Tal vez sí, pero muy probablemente no. O al menos, no de la manera tan exitosa como lo ha hecho. Sarah Palin es ahora mismo la única candidata republicana creíble para el electorado de a pie, que no para el establishment, y lo más divertido de todo es que lo es precisamente en tanto que no es una candidata republicana, sino independiente. Sí, sí, lo he dicho bien: Sarah Palin es la primera candidata INDEPENDIENTE que tiene posibilidades de ganar las elecciones a la presidencia de Estados Unidos. Es cierto que se presenta por el Partido Republicano, pero solamente a efectos administrativos porque entre ella y el actual Partido Republicano no es que haya un mundo de distancia, sino varias galaxias. Pero como quiera que es más fácil, útil y práctico “apoderarse” de un partido ya establecido que fundar uno nuevo, tal y como les insinuó a los teapartiers cuando estos quisieron tirar por la calle de en medio a principios de 2010, así están las cosas. Sarah Palin en 2012 se enfrentará primero al propio establishment del Partido Republicano durante las primarias y luego, cuando las gane, al Partido Demócrata.
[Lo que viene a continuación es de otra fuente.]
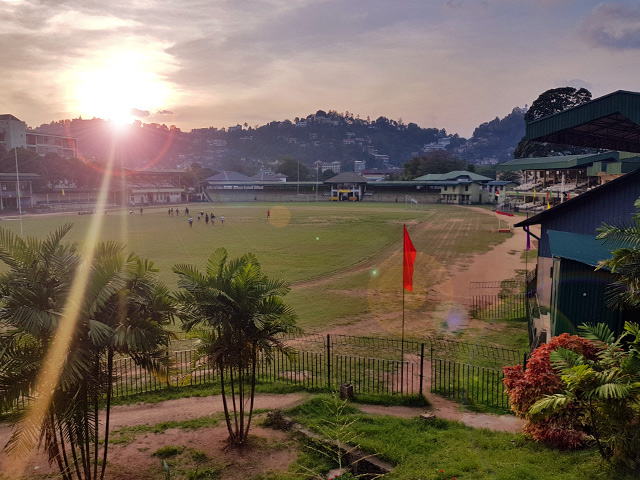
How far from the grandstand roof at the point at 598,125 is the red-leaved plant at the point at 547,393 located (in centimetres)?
671

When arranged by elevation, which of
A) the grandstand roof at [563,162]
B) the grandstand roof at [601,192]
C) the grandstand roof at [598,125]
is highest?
the grandstand roof at [563,162]

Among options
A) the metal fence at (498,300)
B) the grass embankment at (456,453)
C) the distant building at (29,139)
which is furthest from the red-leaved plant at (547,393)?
the distant building at (29,139)

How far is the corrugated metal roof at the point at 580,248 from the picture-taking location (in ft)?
38.4

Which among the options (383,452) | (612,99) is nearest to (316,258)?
(612,99)

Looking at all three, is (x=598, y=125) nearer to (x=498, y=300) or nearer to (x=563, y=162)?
(x=498, y=300)

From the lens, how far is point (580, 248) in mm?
12945

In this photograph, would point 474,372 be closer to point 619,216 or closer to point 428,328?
point 428,328

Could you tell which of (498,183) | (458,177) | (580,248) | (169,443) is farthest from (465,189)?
(169,443)

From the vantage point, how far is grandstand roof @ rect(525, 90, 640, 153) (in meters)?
12.0

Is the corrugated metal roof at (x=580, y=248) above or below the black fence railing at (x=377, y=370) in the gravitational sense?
above

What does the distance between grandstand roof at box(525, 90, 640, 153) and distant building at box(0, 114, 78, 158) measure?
110m

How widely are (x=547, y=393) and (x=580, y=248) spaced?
20.4ft

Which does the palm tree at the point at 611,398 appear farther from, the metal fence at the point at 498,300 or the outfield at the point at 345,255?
the metal fence at the point at 498,300

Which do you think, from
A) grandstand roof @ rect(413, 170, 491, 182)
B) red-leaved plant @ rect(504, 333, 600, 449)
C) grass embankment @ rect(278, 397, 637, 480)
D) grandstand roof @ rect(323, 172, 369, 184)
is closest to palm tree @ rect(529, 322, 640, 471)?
grass embankment @ rect(278, 397, 637, 480)
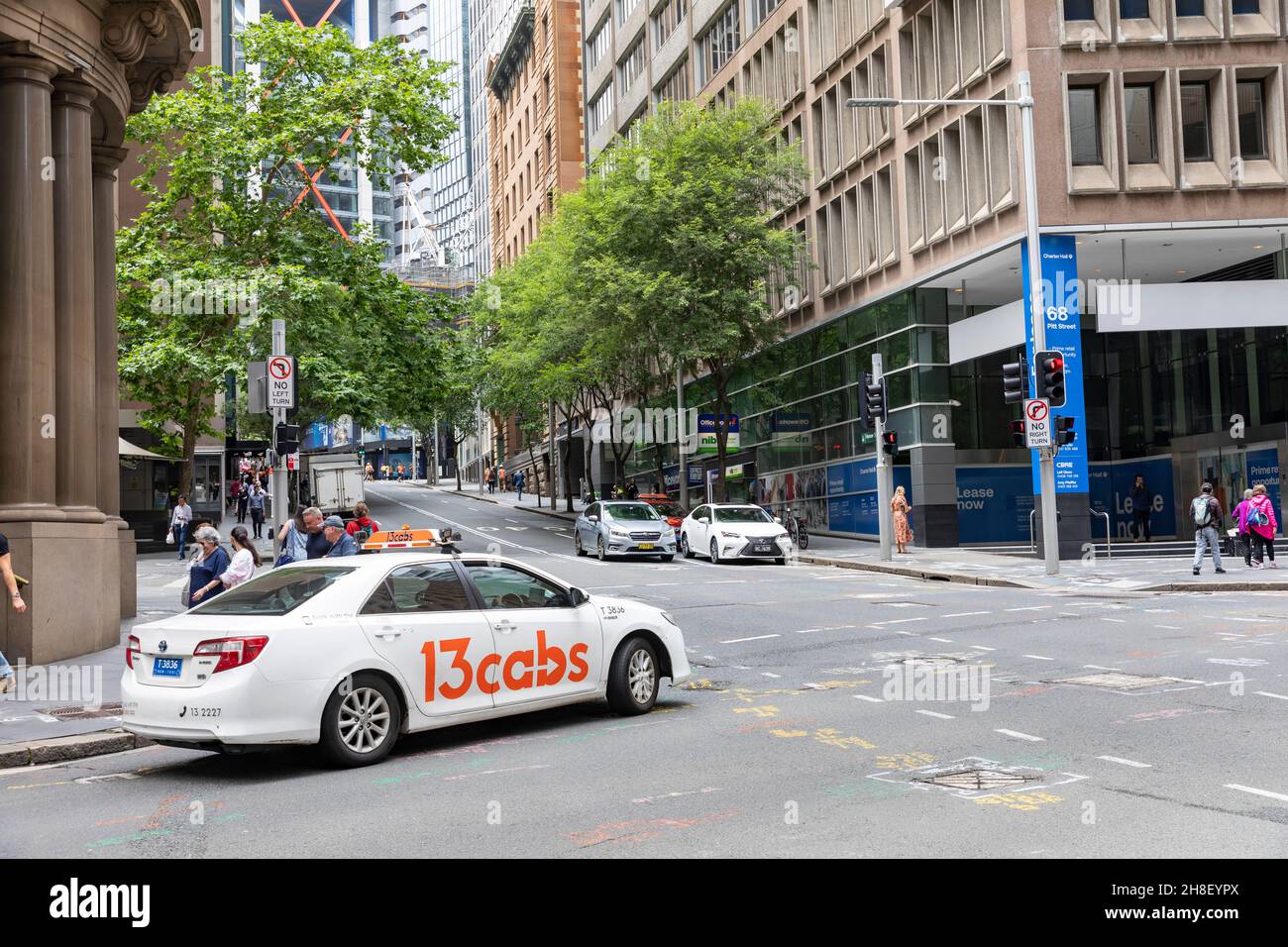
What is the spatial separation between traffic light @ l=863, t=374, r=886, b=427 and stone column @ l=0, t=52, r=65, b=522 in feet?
65.6

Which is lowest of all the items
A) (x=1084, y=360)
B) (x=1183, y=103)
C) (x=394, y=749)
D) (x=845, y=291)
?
(x=394, y=749)

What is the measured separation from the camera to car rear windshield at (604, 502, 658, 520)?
34.0 meters

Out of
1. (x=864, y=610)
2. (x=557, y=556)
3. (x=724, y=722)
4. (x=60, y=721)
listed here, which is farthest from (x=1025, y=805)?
(x=557, y=556)

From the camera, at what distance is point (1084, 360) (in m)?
40.2

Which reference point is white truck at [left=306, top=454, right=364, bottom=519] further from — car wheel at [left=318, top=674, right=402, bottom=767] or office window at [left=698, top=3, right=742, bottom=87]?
car wheel at [left=318, top=674, right=402, bottom=767]

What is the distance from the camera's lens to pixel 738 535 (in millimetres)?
32031

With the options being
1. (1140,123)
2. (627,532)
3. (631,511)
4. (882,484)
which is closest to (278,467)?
(627,532)

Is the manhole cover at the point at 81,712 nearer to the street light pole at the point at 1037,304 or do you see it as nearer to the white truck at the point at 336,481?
the street light pole at the point at 1037,304

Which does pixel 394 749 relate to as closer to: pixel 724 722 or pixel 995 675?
pixel 724 722

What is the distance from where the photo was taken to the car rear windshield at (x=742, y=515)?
3325cm

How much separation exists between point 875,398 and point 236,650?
24.0 m

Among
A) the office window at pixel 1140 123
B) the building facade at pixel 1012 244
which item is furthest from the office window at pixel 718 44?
the office window at pixel 1140 123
Si eso no es ser independiente, ya me dirán qué lo es.

Y mientras Sarah Palin y el movimiento Tea Party perseveran en su empeño de devolver al Partido Republicano la cordura, limpiarlo de las excrecencias que ahora lo convierten en el Partido RINOpublicano y devolver su control a sus votantes, quitándoselo a ese Republican National Committee (RNC) que tan poca confianza ha demostrado merecer, el tiempo pasa y Obama cada vez es más el increíble presidente menguante. Sostenido únicamente por los mentirosos medios de comunicación, él mismo sabe lo muy vulnerable que es. Obama tiene todos los números para repetir la vergonzante historia de Jimmy Carter, incluyendo el ruinoso resultado de su único (y aún sobraba) mandato. Pero eso sólo sucederá si enfrente tiene a un rival de verdad, alguien que pueda equipararse al Ronald Reagan de 1980. Afortunadamente, ese rival existe, se llama Sarah Palin y está dispuesta a asumir su responsabilidad.
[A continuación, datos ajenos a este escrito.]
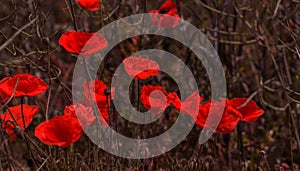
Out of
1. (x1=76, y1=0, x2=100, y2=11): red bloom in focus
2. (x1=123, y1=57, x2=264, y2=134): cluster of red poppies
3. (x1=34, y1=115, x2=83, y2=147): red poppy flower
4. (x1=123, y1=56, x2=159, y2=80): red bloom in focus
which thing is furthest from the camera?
(x1=76, y1=0, x2=100, y2=11): red bloom in focus

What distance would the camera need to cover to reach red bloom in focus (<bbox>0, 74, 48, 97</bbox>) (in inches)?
52.4

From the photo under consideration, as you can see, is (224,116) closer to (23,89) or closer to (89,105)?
(89,105)

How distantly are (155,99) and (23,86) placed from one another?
35 cm

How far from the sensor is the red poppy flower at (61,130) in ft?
3.93

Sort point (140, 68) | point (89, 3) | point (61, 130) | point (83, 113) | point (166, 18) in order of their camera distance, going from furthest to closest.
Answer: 1. point (166, 18)
2. point (89, 3)
3. point (140, 68)
4. point (83, 113)
5. point (61, 130)

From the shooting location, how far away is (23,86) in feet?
4.41

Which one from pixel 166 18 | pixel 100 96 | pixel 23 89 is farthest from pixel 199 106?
pixel 166 18

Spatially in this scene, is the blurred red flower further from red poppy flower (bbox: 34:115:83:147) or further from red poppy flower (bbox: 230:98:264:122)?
red poppy flower (bbox: 34:115:83:147)

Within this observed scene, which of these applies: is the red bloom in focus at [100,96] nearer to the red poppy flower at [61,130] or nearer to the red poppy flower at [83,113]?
the red poppy flower at [83,113]

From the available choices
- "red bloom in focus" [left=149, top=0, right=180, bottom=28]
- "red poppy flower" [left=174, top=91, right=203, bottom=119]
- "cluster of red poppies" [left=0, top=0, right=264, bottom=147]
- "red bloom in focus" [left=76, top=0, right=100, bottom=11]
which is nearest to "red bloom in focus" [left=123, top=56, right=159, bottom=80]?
"cluster of red poppies" [left=0, top=0, right=264, bottom=147]

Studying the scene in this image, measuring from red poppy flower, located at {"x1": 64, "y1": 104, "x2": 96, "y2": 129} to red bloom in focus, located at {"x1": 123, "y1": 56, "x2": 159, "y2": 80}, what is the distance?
16 cm

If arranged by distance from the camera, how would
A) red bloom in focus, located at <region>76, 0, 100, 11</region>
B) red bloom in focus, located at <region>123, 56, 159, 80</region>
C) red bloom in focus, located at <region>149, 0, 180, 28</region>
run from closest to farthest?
red bloom in focus, located at <region>123, 56, 159, 80</region> → red bloom in focus, located at <region>76, 0, 100, 11</region> → red bloom in focus, located at <region>149, 0, 180, 28</region>

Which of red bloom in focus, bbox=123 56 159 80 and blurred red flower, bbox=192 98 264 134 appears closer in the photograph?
blurred red flower, bbox=192 98 264 134

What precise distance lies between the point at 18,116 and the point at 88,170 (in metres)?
0.28
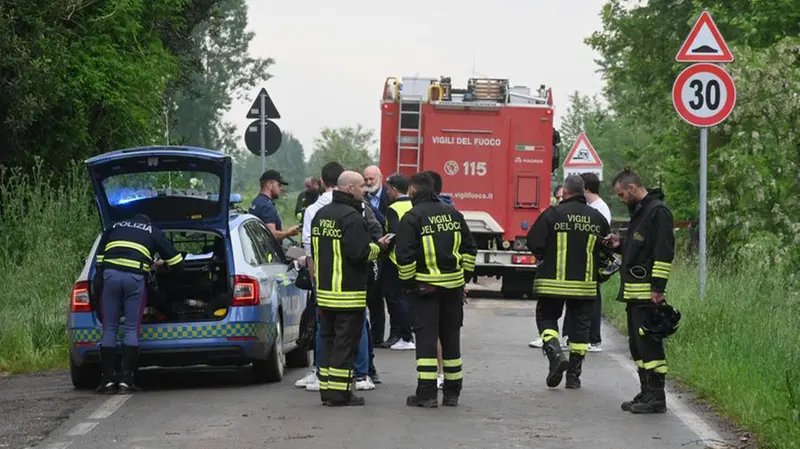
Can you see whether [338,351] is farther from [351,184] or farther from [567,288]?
[567,288]

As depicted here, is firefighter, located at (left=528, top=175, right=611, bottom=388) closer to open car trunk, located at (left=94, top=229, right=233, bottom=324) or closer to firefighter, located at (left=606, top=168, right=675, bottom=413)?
firefighter, located at (left=606, top=168, right=675, bottom=413)

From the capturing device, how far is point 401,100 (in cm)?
2544

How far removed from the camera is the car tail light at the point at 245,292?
12.8 metres

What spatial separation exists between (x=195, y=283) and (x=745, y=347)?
491 centimetres

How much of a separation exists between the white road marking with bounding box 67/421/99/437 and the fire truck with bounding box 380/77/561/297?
581 inches

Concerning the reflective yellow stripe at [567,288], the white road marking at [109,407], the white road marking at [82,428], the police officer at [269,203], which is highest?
the police officer at [269,203]

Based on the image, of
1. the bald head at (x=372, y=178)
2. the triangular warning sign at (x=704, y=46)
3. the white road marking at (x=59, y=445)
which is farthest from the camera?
the bald head at (x=372, y=178)

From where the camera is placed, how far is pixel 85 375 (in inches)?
509

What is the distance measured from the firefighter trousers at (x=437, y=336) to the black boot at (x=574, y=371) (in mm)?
1387

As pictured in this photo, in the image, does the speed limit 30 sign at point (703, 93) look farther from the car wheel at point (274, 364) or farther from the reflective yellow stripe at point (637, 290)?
the car wheel at point (274, 364)

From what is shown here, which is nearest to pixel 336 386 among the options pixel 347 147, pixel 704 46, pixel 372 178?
pixel 372 178

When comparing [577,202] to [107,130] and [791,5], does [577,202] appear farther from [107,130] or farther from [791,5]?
[791,5]

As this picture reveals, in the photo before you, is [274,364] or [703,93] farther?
[703,93]

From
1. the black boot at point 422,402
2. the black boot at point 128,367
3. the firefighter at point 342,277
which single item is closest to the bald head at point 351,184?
the firefighter at point 342,277
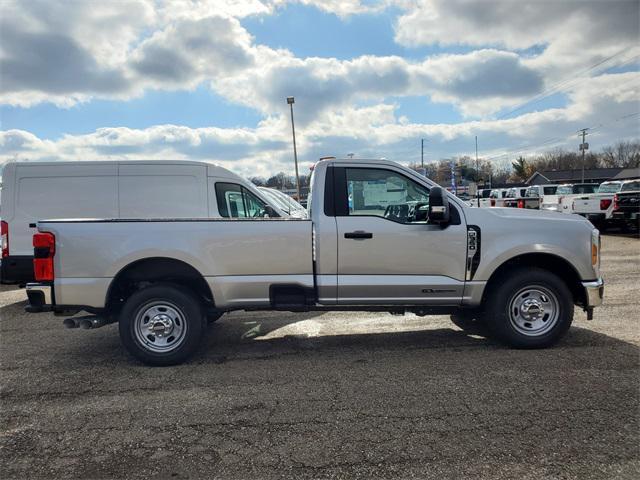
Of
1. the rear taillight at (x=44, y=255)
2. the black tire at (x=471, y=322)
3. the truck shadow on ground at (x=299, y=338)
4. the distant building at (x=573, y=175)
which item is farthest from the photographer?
the distant building at (x=573, y=175)

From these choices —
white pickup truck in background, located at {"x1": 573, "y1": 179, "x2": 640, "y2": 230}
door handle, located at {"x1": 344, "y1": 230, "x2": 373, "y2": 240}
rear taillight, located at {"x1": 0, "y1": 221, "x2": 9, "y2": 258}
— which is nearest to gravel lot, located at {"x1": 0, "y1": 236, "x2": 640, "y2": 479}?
door handle, located at {"x1": 344, "y1": 230, "x2": 373, "y2": 240}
Fue el 17 de abril de este año en Madison (Wisconsin) cuando Sarah Palin nos dijo, a su manera, que sí, que se presentaba a las elecciones. Lo hizo con una sola frase: “Mr. President… Game On!”. Otra cosa es que nosotros la entendiéramos, pero ella nos lo dijo. Luego, el 28 de junio en Pella (Iowa), en el estreno de The Undefeated, nos descubrió su estrategia para ganar, tanto en las primarias como en las generales: comparar su historial con el de sus rivales. Finalmente el pasado 3 de septiembre en Indianola (Iowa), Sarah Palin dio el pistoletazo de salida a su campaña electoral, ofreciéndonos en primicia el que va a ser su “discurso de campaña”, estrenando algunos de sus argumentos principales y dejando claro que tiene mucho que decir y que no se lo va a callar.

Sarah Palin está en ello y lo está para ganar. La campaña electoral va a ser seguro la más espectacular de los últimos cincuenta años. Me gusta pensar que va a ser la campaña que no pudo ser en 1964, cuando se hubieran enfrentado John F. Kennedy y Barry Goldwater. Será una campaña como sólo se vive una vez en la vida. Será NUESTRA campaña, la que siempre recordaremos y la que va a decidir mucho más que quién va a ser el próximo presidente de los Estados Unidos ya que lo que está realmente en juego es la supervivencia de Occidente frente a la amenaza islamista, la supervivencia de la libertad frente al más digno (en el sentido de indigno) sucesor del totalitarismo asesino soviético, el totalitarismo asesino islamista. Y es que ambos son la máxima representación de la crueldad, el comunismo tomando la forma de una religión disfrazada con ropajes laicos y el islamismo tomando la forma de una política disfrazada con ropajes religiosos, pero ambas igualmente opresivas.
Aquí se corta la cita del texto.